- _Vorliegender Text_:

-=-=-=-=-

Kann mir das mal jemand ins Plattdeutsche übersetzen?

nicht ins Plattdeutsche aber ins Kauderwelsch. ;-)

Hier jetzt frei übersetzt das Gedicht.
Es handelt vom Altwerden vom Verlust der Kräfte
und des Einflusses und davon, dass die Zeit unser aller Meister ist.

frei übersetzt:


Dort (im) Droben raubt der Geler,
einer der die Raben lehrt
Intribut - was ihrem Wesen grundverkehrt
doch sie neigen blind sich vor dem Stehler.

-=-=-=-=-

- _Quellenauszug_:
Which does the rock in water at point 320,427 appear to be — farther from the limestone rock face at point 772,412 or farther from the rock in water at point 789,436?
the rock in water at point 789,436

-=-=-=-=-

- _Aufgaben zur Übung_:
1 - Beantworte zum vorliegenden Text diese Fragen:
(a) In welche Sprache soll der Text zu Beginn übersetzt werden?
(b) In was wird stattdessen laut der Antwort übersetzt?
(c) Wovon handelt das Gedicht laut dem Text?
2 - Schreibe bitte aus dem vorliegenden Text die Stelle ab, beginnend mit „nicht ins Plattdeutsche“ und weiter bis einschließlich „vor dem Stehler.“.

- _Die Lösungen_:
1 -
(a) Ins Plattdeutsche.
(b) Ins Kauderwelsch.
(c) Vom Altwerden, vom Verlust der Kräfte und des Einflusses und davon, dass die Zeit unser aller Meister ist.

2 -
nicht ins Plattdeutsche aber ins Kauderwelsch. ;-)

Hier jetzt frei übersetzt das Gedicht.
Es handelt vom Altwerden vom Verlust der Kräfte
und des Einflusses und davon, dass die Zeit unser aller Meister ist.

frei übersetzt:


Dort (im) Droben raubt der Geler,
einer der die Raben lehrt
Intribut - was ihrem Wesen grundverkehrt
doch sie neigen blind sich vor dem Stehler.